Le général Sékouba Konaté vient de créer la surprise en se disant favorable au prolongement du mandat présidentiel de cinq ans à sept. En  lançant ce ballon d’essai, Konaté espère sans doute un dégel de ses rapports avec le locataire de Sékhoutouréa. C’est du moins ce que pensent certains observateurs, qui trouvent plutôt que le « tigre » multiplie les gaffes, après avoir été épinglé pour « contrebande d’espèces et de fausses déclarations aux agents de douanes », par la justice américaine.

Le général Sékouba Konaté, ancien président de la transition, et patron de la Force africaine en attente (FAA), qui a maille à partir avec la justice américaine pour « contrebande d’espèces et de fausses déclarations aux agents de douanes », vient de lancer la polémique en proposant le prolongement du mandat présidentiel à sept ans. Il recommande ainsi à ses compatriotes de se prononcer en faveur d’un référendum, pour parvenir à cette option. Certains observateurs ont vite fait de se demander si Sékouba Konaté ne prenait pas les vessies pour des lanternes. Car, le septennat est bien une expérience amère dont tente de se tirer le Sénégal, tout près de nous. La France elle, aura attendu près d’un siècle pour réduire le mandat de 7 ans à 5 ans.

C’est le  vendredi 25 décembre dernier, alors qu’il prenait part à une « manifestation culturelle », organisée  par le RPG Arc-en-ciel, à New York, aux Etats-Unis, que l’ancien président de la transition a fait cette annonce.

Lors  de cet événement auquel il était convié, Sékouba Konaté  a vanté les mérites du président Alpha Condé, qu’il aurait qualifié de « père de la démocratie guinéenne», comme le rapporte le site africaguinee.com.

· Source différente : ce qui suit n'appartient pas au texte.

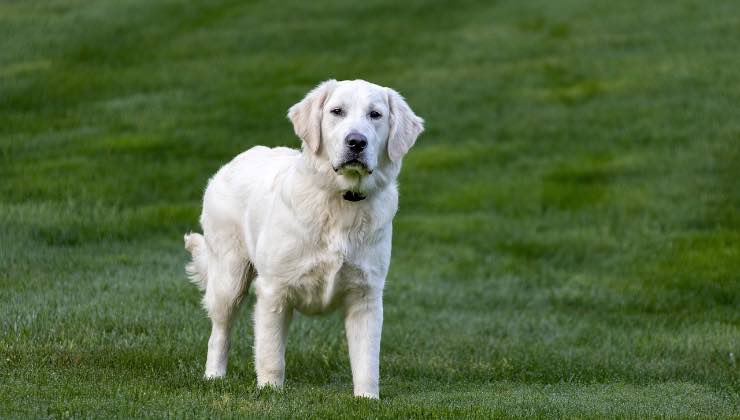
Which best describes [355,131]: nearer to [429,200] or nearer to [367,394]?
[367,394]

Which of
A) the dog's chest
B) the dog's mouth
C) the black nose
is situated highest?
the black nose

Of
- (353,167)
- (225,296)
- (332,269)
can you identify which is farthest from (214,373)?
(353,167)

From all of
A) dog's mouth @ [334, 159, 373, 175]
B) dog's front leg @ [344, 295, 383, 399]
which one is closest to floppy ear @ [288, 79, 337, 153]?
dog's mouth @ [334, 159, 373, 175]

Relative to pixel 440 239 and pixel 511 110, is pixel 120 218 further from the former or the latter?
pixel 511 110

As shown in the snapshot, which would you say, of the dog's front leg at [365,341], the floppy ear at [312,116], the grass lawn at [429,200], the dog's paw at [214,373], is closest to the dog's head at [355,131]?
the floppy ear at [312,116]

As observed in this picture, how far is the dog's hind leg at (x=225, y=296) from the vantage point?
783 cm

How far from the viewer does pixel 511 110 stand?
68.3 feet

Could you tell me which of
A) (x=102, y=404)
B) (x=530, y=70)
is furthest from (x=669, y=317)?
(x=530, y=70)

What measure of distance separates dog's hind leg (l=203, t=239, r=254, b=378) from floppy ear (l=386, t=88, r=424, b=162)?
4.83 feet

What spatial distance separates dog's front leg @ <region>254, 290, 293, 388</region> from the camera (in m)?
7.14

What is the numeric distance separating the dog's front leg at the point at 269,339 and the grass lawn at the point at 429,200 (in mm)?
263

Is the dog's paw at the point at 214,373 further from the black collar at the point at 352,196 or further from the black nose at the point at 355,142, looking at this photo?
the black nose at the point at 355,142

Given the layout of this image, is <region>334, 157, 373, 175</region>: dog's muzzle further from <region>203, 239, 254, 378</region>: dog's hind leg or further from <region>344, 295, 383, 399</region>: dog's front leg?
<region>203, 239, 254, 378</region>: dog's hind leg

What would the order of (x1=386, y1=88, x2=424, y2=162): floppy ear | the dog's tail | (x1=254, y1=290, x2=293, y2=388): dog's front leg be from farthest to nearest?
the dog's tail → (x1=254, y1=290, x2=293, y2=388): dog's front leg → (x1=386, y1=88, x2=424, y2=162): floppy ear
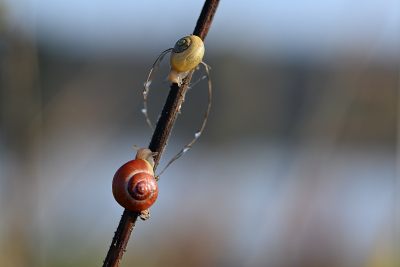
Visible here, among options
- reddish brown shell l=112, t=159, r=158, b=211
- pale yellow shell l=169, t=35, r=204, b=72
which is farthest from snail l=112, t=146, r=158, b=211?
pale yellow shell l=169, t=35, r=204, b=72

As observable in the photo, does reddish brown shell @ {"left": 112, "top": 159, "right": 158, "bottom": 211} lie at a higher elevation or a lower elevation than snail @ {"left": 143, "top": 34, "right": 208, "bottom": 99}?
lower

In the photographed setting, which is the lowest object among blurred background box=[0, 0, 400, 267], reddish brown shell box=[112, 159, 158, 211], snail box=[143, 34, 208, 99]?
reddish brown shell box=[112, 159, 158, 211]

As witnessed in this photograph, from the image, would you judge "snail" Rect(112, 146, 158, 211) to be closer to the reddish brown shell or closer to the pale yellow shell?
the reddish brown shell

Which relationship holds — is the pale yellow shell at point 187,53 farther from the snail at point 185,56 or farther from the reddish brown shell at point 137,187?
the reddish brown shell at point 137,187

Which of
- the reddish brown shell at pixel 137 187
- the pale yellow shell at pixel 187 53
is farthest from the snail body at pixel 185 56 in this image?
the reddish brown shell at pixel 137 187

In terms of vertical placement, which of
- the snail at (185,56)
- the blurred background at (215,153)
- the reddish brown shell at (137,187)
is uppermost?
the blurred background at (215,153)

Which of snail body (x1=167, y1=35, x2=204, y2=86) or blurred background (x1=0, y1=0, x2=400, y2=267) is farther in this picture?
blurred background (x1=0, y1=0, x2=400, y2=267)

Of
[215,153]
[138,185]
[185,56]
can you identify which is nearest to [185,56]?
[185,56]

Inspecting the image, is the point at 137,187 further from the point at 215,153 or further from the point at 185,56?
the point at 215,153

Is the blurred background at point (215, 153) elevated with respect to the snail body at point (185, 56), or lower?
elevated
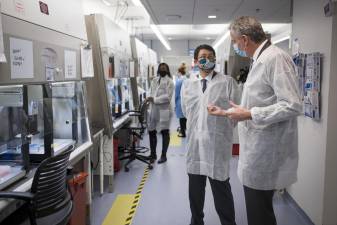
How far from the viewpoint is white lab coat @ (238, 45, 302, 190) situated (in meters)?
1.47

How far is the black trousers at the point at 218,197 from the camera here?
226 centimetres

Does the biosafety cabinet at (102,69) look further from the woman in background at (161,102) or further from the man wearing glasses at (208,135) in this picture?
the man wearing glasses at (208,135)

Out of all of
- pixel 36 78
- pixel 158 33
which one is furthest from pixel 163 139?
pixel 158 33

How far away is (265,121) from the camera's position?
147cm

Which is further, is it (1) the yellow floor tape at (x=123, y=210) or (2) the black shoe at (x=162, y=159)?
(2) the black shoe at (x=162, y=159)

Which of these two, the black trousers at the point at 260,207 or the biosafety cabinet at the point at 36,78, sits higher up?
the biosafety cabinet at the point at 36,78

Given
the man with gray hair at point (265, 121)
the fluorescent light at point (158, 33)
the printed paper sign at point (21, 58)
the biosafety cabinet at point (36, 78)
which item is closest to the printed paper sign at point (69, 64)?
the biosafety cabinet at point (36, 78)

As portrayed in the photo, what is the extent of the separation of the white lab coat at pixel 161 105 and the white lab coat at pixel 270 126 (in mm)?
2876

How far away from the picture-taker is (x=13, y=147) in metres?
1.98

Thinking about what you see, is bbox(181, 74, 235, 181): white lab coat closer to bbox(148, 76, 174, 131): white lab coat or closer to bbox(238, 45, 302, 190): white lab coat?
bbox(238, 45, 302, 190): white lab coat

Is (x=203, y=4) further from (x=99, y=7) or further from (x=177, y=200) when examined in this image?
(x=99, y=7)

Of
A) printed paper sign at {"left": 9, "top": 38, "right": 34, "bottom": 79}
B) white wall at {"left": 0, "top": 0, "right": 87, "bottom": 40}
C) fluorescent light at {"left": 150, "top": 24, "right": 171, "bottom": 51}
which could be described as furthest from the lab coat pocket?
fluorescent light at {"left": 150, "top": 24, "right": 171, "bottom": 51}

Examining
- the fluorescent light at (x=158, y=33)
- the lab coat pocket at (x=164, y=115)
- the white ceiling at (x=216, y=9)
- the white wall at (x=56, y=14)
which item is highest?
the fluorescent light at (x=158, y=33)

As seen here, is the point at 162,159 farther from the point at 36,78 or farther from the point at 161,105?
the point at 36,78
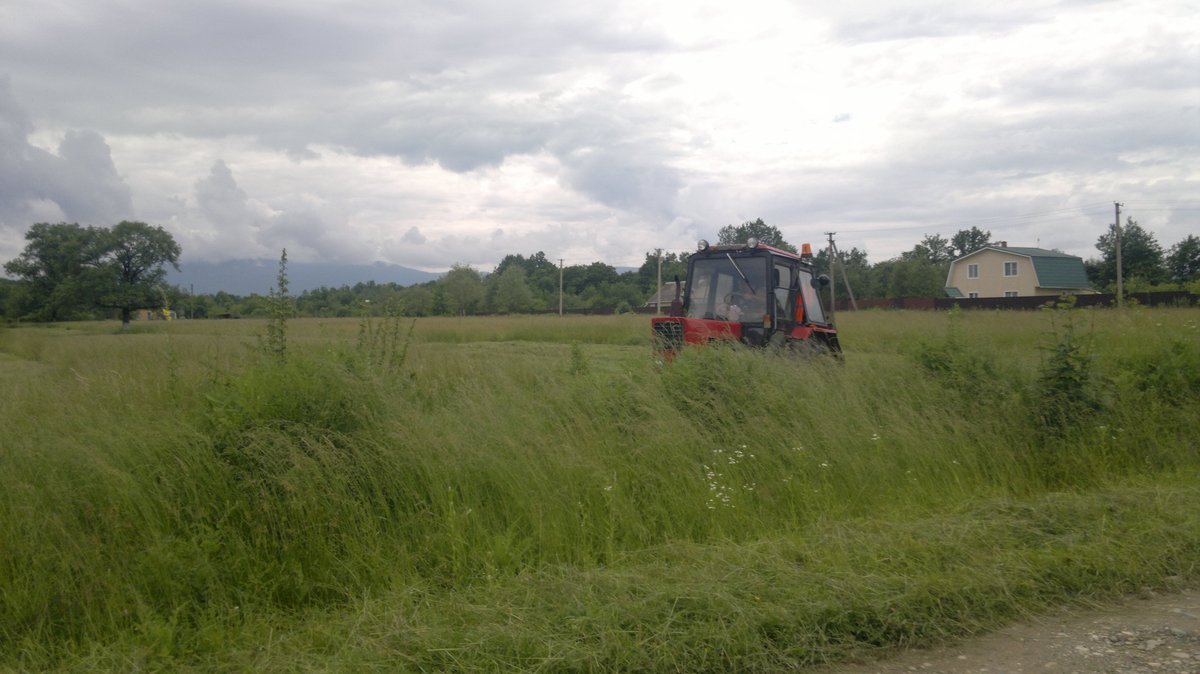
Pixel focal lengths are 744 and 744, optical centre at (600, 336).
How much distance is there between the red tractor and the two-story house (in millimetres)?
48376

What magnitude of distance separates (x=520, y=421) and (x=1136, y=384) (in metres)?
6.96

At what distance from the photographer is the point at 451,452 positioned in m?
5.46

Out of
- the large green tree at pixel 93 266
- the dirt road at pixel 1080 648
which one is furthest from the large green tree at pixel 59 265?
the dirt road at pixel 1080 648

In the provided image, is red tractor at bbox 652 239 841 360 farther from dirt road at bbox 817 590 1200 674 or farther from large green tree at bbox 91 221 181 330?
large green tree at bbox 91 221 181 330

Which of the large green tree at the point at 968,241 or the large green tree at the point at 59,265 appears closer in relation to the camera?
the large green tree at the point at 59,265

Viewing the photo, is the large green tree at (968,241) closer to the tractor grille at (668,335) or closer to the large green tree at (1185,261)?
the large green tree at (1185,261)

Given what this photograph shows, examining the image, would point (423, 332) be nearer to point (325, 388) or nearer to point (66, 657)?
point (325, 388)

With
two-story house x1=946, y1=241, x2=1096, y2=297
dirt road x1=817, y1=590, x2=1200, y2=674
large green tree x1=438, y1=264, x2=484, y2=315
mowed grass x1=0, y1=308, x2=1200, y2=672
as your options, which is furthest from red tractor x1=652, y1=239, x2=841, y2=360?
two-story house x1=946, y1=241, x2=1096, y2=297

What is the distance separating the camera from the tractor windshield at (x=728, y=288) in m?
10.8

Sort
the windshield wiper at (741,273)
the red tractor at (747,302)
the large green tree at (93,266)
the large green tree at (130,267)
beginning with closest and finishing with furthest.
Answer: the red tractor at (747,302) < the windshield wiper at (741,273) < the large green tree at (93,266) < the large green tree at (130,267)

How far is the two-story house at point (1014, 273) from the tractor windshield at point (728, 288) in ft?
161

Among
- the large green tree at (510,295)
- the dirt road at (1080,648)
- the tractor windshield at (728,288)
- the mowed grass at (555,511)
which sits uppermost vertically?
the large green tree at (510,295)

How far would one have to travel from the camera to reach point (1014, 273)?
55906mm

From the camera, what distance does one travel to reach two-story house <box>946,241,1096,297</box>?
5347 centimetres
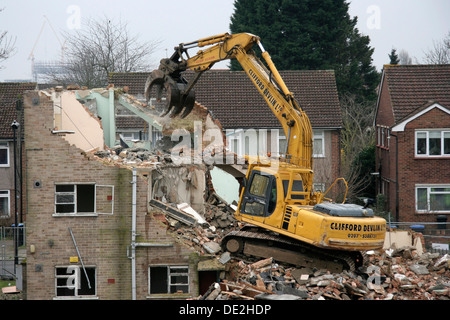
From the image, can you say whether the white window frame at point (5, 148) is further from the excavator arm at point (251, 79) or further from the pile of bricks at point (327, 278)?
the pile of bricks at point (327, 278)

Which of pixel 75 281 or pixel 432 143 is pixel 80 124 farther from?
pixel 432 143

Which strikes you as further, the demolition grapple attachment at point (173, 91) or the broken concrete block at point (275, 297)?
the demolition grapple attachment at point (173, 91)

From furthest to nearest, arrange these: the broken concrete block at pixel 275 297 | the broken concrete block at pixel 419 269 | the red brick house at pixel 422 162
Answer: the red brick house at pixel 422 162 → the broken concrete block at pixel 419 269 → the broken concrete block at pixel 275 297

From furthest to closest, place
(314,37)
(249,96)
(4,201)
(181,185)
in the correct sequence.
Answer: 1. (314,37)
2. (249,96)
3. (4,201)
4. (181,185)

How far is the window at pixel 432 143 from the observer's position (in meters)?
31.2

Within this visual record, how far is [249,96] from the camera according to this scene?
34.6 meters

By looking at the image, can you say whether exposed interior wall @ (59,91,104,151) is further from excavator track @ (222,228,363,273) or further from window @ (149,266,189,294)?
excavator track @ (222,228,363,273)

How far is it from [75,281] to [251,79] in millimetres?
7506

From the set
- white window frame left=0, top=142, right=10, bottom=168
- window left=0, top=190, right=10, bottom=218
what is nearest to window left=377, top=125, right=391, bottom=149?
white window frame left=0, top=142, right=10, bottom=168

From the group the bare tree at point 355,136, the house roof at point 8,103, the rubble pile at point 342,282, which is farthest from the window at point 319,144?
the rubble pile at point 342,282

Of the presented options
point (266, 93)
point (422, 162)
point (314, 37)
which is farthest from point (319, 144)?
point (266, 93)

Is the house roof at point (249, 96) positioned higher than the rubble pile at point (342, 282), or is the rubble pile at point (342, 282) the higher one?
the house roof at point (249, 96)

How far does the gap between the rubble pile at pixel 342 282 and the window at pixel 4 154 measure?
19.9 metres
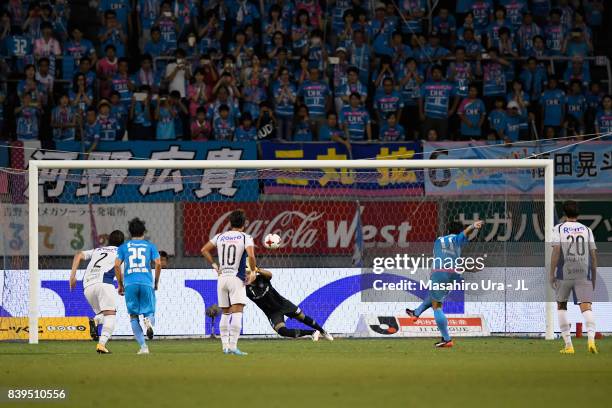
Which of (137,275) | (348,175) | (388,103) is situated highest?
(388,103)

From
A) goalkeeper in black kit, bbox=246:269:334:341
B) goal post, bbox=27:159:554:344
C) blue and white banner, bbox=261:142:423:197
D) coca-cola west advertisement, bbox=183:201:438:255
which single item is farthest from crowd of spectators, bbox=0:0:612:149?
goalkeeper in black kit, bbox=246:269:334:341

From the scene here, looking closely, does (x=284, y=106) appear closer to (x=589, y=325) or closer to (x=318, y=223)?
(x=318, y=223)

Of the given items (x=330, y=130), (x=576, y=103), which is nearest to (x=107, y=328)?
(x=330, y=130)

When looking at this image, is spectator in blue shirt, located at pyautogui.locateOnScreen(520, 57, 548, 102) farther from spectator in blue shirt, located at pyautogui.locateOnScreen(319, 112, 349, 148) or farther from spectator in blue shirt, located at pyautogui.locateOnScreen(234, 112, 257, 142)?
spectator in blue shirt, located at pyautogui.locateOnScreen(234, 112, 257, 142)

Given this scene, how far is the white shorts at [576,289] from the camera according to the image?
635 inches

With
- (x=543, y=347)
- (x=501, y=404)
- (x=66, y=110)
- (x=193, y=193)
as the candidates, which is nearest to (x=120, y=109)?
(x=66, y=110)

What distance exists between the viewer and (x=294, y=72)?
2509 cm

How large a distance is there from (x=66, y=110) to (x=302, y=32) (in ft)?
18.4

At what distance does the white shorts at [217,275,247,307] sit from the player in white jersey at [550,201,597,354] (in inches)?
175

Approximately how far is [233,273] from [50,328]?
17.0ft

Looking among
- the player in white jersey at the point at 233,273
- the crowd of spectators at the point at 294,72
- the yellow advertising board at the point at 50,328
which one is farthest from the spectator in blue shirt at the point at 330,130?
the player in white jersey at the point at 233,273

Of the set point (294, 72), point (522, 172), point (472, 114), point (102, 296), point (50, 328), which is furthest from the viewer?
point (294, 72)

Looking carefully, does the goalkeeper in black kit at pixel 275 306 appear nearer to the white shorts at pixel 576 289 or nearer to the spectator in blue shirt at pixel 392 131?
the white shorts at pixel 576 289

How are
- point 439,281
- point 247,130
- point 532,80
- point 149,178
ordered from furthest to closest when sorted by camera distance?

Avant de demander à ce que les Guinéens poussent la réflexion sur un éventuel prolongement du mandat présidentiel de 5 à 7 ans.

Pour cela, il recommande la tenue d’un référendum, afin de donner la latitude à ses compatriotes de se prononcer pour ou contre cette idée. Il faut rappeler que cette proposition vient de celui là même qui a promulgué   la Constitution guinéenne en 2010. Une Constitution qui ne fut pas soumise à un référendum, mais plutôt au vote  du Conseil national de la transition, organe législatif qui jouait le rôle du parlement. En attendant de voir comment le pouvoir va accueillir cette proposition, il faut dire que l’opinion dans sa majorité n’approuverait pas cette idée de référendum, dont le but serait uniquement de favoriser le prolongement du mandat présidentiel. Car cela pourrait faire naître d’autres velléités révisionnistes de la Constitution pour la suppression du nombre de mandat qui est de deux ans, à l’infini. Comme Sassou N’Guesso, du Congo  vient de le faire. D’ailleurs, le président de la Cour constitutionnelle, Kéléfa Sall, a dans son discours prononcé  lors de la prestation de serment du chef de l’Etat le 14 décembre dernier, avait mis en garde contre les chants des sirènes révisionnistes. Et voilà que le général Konaté vient de donner le ton.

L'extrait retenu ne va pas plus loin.